Гей была рада, что он не поцеловал ее. Даже сейчас ее губы, казалось, до сих пор принадлежали Ноэлю. Она очень тихо поднялась в свою комнату и долго сидела у окна за белыми занавесками. Она чувствовала себя немного усталой, но умиротворенной. Если бы только можно было оказаться замужем за Роджером безо всяких приготовлений. Клан будет отвратительно доволен, и придется пережить эту их удовлетворенность. Как ей недавно сказала Мерси: «Ты поймешь, что Роджер лучше всех». Нет сомнения, что это так и есть, но Гей знала, к кому бы повернулась, если бы Роджер и Ноэль стояли сейчас перед нею, и она могла бы выбирать. И все же Роджер, зная это, хотел жениться на ней.
Прежде чем лечь спать, Гей совершила одно глупое таинство. Она взяла маленькую вазу, в которой с вечера ее помолвки с Ноэлем хранились лепестки роз, и пошла к калитке в конце сада. Поле впереди принадлежало Артемасу Дарку, а сад позади — ее матери. Но этот крошечный зеленый уголок был ее вотчиной. Она выкопала совком яму под деревьями и похоронила там вазу, аккуратно разровняв землю на могиле. Здесь будут храниться ее детство, девичество и все счастье, что у нее было. Неважно, какая жизнь предстоит ей с Роджером, этой маленькой веджвудской вазе больше не видеть роз. Она предназначена для того, что ушло навсегда.
VIII
Пенни и Маргарет до сих пор не обвенчались. Событие должно было произойти весной, но когда она наступила, Пенни решил, что его лучше отложить до осени. Нужно было кое-что перестроить в доме, соорудить новое крыльцо и положить паркет в столовой. Маргарет совсем не возражала. Она стремилась к счастливому дню не более, чем Пенни.

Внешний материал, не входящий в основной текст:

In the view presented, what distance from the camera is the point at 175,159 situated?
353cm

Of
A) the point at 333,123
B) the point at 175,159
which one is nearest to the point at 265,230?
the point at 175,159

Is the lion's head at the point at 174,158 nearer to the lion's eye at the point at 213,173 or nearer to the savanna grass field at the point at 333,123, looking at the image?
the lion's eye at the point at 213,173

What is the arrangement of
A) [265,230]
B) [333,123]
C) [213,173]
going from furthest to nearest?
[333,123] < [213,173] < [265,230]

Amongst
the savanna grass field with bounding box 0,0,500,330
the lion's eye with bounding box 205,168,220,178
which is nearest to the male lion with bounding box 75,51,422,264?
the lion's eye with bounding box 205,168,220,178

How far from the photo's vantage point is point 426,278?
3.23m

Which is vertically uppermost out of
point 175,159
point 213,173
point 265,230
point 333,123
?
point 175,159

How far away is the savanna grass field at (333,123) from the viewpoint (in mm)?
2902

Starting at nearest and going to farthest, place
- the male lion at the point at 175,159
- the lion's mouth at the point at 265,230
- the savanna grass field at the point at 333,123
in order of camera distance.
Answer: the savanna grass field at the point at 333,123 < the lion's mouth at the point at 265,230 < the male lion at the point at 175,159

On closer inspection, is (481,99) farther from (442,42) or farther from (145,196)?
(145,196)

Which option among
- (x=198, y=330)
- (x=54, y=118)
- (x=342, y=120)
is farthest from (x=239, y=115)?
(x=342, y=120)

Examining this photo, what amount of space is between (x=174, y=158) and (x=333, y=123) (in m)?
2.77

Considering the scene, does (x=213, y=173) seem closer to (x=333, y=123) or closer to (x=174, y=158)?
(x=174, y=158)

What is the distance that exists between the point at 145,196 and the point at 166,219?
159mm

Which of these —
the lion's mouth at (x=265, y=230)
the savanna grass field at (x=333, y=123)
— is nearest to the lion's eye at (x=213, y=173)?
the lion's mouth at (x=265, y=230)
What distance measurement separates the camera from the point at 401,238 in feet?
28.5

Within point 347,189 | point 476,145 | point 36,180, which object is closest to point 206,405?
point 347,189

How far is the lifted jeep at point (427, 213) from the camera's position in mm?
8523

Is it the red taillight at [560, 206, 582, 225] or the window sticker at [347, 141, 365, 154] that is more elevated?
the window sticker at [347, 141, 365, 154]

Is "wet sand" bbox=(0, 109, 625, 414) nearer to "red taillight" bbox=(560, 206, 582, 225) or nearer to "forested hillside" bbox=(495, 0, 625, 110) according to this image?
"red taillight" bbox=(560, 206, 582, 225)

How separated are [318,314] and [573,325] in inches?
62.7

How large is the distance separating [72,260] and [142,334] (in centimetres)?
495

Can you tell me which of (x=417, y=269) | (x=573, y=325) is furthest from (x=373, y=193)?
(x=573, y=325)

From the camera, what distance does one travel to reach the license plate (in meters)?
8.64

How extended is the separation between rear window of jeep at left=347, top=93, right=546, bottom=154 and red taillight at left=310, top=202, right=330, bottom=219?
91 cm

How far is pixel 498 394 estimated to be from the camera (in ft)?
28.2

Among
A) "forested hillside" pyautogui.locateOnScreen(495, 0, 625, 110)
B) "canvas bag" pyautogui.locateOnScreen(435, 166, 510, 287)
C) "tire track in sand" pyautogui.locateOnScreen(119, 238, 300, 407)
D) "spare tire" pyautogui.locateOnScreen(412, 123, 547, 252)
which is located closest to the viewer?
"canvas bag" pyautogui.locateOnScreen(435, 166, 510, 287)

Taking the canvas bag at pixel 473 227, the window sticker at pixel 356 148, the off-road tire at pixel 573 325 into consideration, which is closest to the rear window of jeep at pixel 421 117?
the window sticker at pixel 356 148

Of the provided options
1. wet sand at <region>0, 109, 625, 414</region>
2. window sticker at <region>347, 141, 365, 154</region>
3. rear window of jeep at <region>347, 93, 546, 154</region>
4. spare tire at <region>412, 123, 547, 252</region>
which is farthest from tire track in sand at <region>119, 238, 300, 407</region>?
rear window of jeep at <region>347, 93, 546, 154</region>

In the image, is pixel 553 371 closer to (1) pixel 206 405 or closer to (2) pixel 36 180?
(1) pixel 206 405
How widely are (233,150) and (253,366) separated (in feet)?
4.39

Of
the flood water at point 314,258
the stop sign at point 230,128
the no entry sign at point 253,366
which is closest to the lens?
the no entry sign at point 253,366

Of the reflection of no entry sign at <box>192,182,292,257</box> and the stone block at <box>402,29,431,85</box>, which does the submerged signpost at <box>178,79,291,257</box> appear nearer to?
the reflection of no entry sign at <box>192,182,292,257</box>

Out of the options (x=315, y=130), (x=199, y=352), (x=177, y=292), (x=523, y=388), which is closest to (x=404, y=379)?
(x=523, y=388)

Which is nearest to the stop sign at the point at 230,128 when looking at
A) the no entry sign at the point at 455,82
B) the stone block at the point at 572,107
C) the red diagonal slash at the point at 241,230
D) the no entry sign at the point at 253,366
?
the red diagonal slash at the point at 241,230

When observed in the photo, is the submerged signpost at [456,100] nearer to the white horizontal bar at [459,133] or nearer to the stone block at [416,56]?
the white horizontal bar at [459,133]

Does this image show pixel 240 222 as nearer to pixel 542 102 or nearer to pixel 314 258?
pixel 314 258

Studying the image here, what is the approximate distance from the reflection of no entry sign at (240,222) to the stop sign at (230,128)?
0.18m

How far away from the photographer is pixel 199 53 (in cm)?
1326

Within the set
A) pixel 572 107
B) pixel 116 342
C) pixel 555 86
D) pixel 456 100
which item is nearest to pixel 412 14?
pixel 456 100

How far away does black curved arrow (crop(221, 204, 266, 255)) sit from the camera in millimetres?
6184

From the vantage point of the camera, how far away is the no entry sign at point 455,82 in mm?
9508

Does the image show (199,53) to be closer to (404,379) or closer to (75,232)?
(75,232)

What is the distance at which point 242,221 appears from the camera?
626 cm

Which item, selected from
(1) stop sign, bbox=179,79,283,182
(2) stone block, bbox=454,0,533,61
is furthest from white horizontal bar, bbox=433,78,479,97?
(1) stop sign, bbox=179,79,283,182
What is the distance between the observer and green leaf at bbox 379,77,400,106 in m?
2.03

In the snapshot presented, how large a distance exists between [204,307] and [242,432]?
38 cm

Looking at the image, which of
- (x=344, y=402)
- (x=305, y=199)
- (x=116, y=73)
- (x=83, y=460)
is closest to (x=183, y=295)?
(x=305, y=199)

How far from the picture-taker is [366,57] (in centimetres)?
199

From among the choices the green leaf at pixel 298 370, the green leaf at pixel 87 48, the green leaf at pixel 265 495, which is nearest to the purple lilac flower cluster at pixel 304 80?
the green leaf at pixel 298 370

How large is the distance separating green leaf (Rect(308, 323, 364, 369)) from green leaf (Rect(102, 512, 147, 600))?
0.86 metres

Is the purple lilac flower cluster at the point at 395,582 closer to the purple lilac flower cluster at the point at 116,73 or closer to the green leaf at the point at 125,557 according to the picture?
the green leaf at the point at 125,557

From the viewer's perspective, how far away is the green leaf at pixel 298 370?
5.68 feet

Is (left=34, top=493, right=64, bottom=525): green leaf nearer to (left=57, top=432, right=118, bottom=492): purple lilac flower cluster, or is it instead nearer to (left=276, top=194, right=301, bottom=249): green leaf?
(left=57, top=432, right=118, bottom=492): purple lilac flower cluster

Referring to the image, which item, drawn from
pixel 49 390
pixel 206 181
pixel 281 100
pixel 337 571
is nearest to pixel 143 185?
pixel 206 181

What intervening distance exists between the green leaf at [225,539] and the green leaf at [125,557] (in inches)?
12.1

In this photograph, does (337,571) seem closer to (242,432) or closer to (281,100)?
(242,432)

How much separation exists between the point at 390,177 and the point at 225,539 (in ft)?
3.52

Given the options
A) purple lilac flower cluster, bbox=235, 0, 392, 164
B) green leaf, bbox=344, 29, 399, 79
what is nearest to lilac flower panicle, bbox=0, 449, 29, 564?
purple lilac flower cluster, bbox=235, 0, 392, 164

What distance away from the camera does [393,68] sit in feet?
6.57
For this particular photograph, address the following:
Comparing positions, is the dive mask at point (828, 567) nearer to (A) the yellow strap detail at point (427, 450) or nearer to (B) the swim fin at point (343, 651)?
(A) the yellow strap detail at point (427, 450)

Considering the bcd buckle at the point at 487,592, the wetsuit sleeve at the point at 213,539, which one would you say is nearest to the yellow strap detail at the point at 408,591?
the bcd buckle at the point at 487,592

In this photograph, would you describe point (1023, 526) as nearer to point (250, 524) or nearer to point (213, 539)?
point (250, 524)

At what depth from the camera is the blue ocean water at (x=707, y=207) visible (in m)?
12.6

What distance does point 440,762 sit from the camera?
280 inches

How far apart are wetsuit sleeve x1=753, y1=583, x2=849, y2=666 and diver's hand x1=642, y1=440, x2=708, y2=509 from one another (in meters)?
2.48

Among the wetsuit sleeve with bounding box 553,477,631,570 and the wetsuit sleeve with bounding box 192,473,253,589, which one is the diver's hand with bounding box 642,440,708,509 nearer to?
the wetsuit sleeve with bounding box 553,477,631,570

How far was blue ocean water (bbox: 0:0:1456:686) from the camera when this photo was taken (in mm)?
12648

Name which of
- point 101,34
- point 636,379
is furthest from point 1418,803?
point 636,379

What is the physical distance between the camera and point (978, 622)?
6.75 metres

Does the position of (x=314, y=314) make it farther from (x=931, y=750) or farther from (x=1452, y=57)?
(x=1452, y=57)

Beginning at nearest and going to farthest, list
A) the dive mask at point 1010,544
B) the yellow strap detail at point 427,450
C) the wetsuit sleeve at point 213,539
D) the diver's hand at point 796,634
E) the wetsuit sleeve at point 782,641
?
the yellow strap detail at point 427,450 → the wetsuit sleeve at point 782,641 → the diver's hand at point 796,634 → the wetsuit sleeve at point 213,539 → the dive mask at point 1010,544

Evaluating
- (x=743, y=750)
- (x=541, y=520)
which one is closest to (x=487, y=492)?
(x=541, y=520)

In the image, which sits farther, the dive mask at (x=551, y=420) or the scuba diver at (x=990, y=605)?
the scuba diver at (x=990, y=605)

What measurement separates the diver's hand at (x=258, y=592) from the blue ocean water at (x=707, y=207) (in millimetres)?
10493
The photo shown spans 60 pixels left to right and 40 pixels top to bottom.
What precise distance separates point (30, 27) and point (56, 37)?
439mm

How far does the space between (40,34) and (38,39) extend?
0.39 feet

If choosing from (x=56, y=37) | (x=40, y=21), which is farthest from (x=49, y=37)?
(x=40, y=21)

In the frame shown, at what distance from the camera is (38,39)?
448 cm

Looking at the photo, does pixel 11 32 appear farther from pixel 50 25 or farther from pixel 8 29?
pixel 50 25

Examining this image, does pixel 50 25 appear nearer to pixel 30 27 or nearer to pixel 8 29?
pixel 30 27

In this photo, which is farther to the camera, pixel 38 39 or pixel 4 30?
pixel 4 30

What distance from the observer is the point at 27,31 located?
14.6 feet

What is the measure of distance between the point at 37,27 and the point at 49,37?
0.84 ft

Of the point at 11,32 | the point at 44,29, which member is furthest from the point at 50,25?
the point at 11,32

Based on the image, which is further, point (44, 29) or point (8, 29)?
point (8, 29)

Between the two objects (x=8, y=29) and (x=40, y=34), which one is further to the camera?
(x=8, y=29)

На самом деле Пенни чувствовал себя прескверно. А временами впадал в глубокое уныние.
«Черт побери, — мрачно сообщил он двум Питерам. — Я растерял весь свой энтузиазм».
Он не желал отказываться от старых привычек — своих привычных удобств. Конечно, у тети Руфи немало недостатков. Но он привык к ним; проще ужиться с ее изъянами, чем привыкать к новым добродетелям Маргарет. Да и опасности умереть ночью в общем-то не было. Он проживет еще лет двадцать.